CHRIS: By far my favorite groove (and maybe song) on the album. To me this song captures all the trademarks of echolyn in one neat 5-minute package. I had been working on this one at home for weeks when I finally brought it over to the studio. We sped up the original tempo a bit and it felt great! The r.h./l.h. piano chase sequence and the trombone/clarinet section are all theme and variation sections of the chord progression under "It seems that lately...." with emphasis on different parts each time. The chorus vocal harmonies are purposely reminiscent of Alice in Chains, another band we admire. A concise song that's powerful from beginning to end.....and a great one to play live.

TOM: I think my favorite line in this song is "Stuck in a truck for days." Picture 7 guys crammed into the back of a WaWa delivery truck in danger of being crushed by toppling instruments, while driving 7 hours to play Shades at a club where everyone is more interested in hearing "Achy, Breaky Heart!"

BRETT: This was one of those songs that just sort of fell together perfectly. It is our autobiography. I thought I'd throw in some lines from the nursery rhyme "Farmer in the Dell" to add a little curiosity. A great live song.

PAUL: I think this in some of the most creative songs on the album in all ways, and it reminds me of one of my favorite snacks! I do a lot of 3-over-2 kind of grooves that are neat. It's cool because we all play this with so much aggression, when it's finally over I'm kind of out of breath.

RAY: Said best by Brett as being our true biography. It's a tale that speaks of our early troubles with clubs, the labels that we have been given, and labels we have given to other bands. All in all, it's a positive vibe in the same way that As The World is, in remaining to be our own people.


GREG: Ah the man made from cheese. You can see him through the corn field in the "Audio" photo.


CHRIS: The title given to the next five songs on the album. This section represents the decisions and choices one must make in life. As each of us approach that final moment of judgment, how will we face and defend a lifetime's worth of actions and words?

BRETT: To me these five songs represent our choices in life and how we are accountable for them.


CHRIS: As the beginning of "Letters," this piece tends to meander tonally (due to it's lack of chords) until the third section, where it finally establishes a definite tonality....a direct correlation to the early years of life as we find our place in and among our surroundings. I originally wrote the first third of this piece for strings, but we wanted to play it live, so we played the parts as a band instead (violin 1= r.h. piano; violin 2 = guitar; viola = l.h. piano; cello = bass [we used an upright bass sample...sorry all you realists]). This entire opening section is actually the chorus from A Short Essay, without the chord progression underneath it.....but if you listen closely to A Short Essay during the choruses you'll hear the violin 1 line (performed by our good friend Katie Shenk) above the chords. The middle section was written by Brett and we pieced it all together to make it one piece.

BRETT: This is a short piece in three sections. I had the middle and Chris came up with the intro and the ending. This is a style I'd love to pursue more.

PAUL: When we first stated working on this I had a heck of a time coming up with a drum part. I remember we put it on the back burner for a while. Eventually more of "Letters" came together and it all just clicked. Letting things sit is all a song needs sometimes. This short piece is a pretty way of starting "Letters" off.

## Your objective
Reproduce word for word the part of the echolyn album commentary above that starts with "CHRIS: By far" and goes on through "to play live.".

## Supplied information
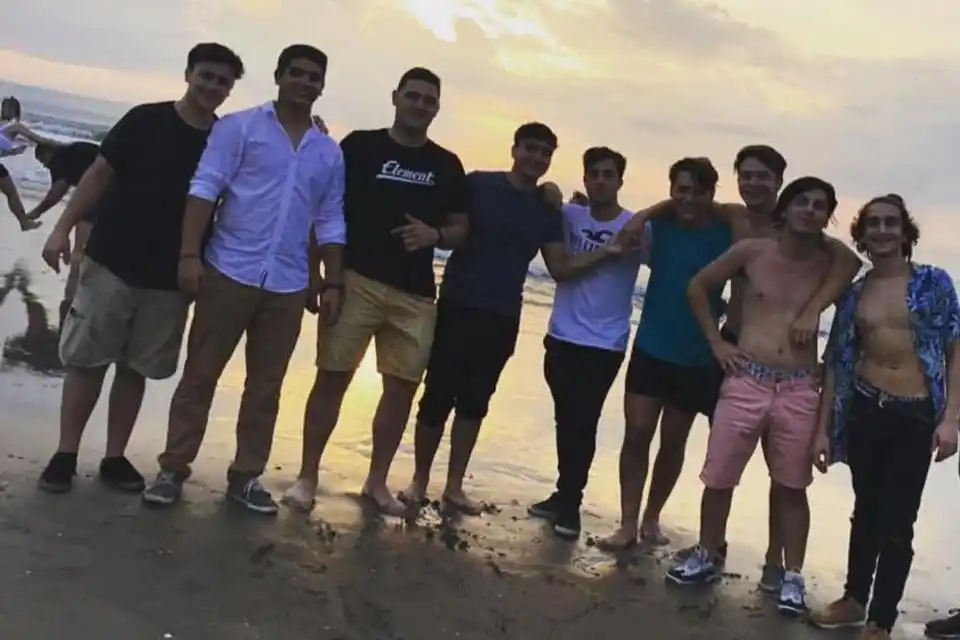 Crimen de los rugbiers en Villa Gesell: Se realiza rueda de reconocimiento y los acusados estarán cara a cara con los amigos de la víctima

## Written answer
CHRIS: By far my favorite groove (and maybe song) on the album. To me this song captures all the trademarks of echolyn in one neat 5-minute package. I had been working on this one at home for weeks when I finally brought it over to the studio. We sped up the original tempo a bit and it felt great! The r.h./l.h. piano chase sequence and the trombone/clarinet section are all theme and variation sections of the chord progression under "It seems that lately...." with emphasis on different parts each time. The chorus vocal harmonies are purposely reminiscent of Alice in Chains, another band we admire. A concise song that's powerful from beginning to end.....and a great one to play live.